Investigation of Cationic Distribution, Magnetic and Dielectric Properties of Cr-Substituted Mg Ferrites

• Published in: Journal of electronic materials Vol. 48; no. 2; pp. 806 - 816
• Main Authors: Anjum, Safia, Pervaiz, Maryam, Rashid, Afshan, Zia, Rehana
• Format: Journal Article
• Language: English
• Published: New York Springer US 01.02.2019; Springer Nature B.V
• Subjects: Characterization and Evaluation of Materials; Chemistry and Materials Science; Chromium; Coercivity; Dielectric properties; Electronics and Microelectronics; Energy dispersive X ray spectroscopy; Ferrites; Fourier transforms; Infrared spectroscopy; Instrumentation; Lattice parameters; Magnesium; Magnetic properties; Magnetic saturation; Materials Science; Metallurgical analysis; Optical and Electronic Materials; Powder metallurgy; Remanence; Scanning electron microscopy; Solid State Physics; Spectrum analysis; Spinel; X ray spectra; spinel ferrites; magnetic properties; dielectric properties; Mg ferrites
• ISSN: 0361-5235; 1543-186X
• DOI: 10.1007/s11664-018-6767-7

A series of soft ferrites with the general formula MgCr x Fe 2− x O 4 , where x  = 0.0, 0.1, 0.2, 0.3, 0.4 and 0.5, have been fabricated using the powder metallurgy route.

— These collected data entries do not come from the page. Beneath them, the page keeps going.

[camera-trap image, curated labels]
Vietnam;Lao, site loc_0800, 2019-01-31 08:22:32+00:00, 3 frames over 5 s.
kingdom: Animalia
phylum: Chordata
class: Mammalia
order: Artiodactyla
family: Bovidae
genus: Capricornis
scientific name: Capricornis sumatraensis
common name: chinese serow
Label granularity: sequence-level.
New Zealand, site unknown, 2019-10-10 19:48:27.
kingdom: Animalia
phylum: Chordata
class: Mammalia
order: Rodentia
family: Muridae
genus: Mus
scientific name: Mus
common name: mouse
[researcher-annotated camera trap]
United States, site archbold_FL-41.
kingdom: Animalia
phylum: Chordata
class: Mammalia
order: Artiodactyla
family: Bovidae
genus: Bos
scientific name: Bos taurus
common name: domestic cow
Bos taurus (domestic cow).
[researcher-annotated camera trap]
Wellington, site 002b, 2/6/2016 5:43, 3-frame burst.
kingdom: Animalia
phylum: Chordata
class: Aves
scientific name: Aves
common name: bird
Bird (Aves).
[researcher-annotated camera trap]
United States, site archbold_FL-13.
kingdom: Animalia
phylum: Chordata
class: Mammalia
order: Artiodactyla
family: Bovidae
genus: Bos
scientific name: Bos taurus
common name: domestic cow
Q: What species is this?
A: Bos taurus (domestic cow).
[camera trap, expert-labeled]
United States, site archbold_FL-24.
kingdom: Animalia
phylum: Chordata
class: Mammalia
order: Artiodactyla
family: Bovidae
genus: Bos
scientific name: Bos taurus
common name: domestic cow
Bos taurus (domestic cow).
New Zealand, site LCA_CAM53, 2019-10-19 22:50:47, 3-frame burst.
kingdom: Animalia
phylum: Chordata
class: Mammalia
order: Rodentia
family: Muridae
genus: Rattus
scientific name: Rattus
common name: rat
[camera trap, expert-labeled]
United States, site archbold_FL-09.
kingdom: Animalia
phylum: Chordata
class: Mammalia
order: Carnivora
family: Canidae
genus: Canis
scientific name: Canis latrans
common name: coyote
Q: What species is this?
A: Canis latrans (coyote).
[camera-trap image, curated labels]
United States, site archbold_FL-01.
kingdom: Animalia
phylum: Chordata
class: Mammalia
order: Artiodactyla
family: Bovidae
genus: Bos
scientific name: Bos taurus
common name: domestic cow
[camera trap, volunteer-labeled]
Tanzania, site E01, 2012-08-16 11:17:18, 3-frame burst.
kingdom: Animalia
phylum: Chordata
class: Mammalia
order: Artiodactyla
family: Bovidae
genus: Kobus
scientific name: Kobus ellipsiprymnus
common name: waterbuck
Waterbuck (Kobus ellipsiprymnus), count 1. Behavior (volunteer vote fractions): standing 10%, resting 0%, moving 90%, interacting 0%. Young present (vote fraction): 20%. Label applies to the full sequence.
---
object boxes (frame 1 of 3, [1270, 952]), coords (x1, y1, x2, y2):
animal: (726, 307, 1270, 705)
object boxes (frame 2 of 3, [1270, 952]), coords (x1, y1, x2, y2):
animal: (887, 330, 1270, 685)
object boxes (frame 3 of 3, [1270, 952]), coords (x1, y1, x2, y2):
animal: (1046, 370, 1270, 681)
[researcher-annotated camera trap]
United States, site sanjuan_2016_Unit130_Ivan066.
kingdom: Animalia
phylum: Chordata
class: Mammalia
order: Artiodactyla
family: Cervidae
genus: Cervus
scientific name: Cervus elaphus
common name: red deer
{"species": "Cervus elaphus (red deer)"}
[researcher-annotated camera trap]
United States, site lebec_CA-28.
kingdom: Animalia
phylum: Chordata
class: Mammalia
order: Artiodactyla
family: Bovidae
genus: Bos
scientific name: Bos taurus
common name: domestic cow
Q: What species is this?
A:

The comprehensive study of Cr-doped magnesium ferrite has been carried out employing different techniques. The structural, surface, elemental, magnetic and dielectric properties have been examined using x-ray diffractometry, Fourier infrared spectroscopy, scanning electron microscopy, a vibrating sample magnetometer and an inductor capacitor resistor meter, respectively. The formation of a single-phase cubic spinel structure is confirmed by x-ray diffractometry and Fourier transform infrared spectroscopy. It is revealed that the lattice constant decreases with increasing Cr content. The surface of these samples consists of nano-particles in the range of 90–175 nm, while energy dispersive x-ray spectroscopy has been subject to elemental analysis of all the samples. The saturation magnetization and remanence has a nonlinear trend with increasing Cr content, while the coercivity decreases monotonically. The dielectric properties also confirm the formation of spinel ferrites.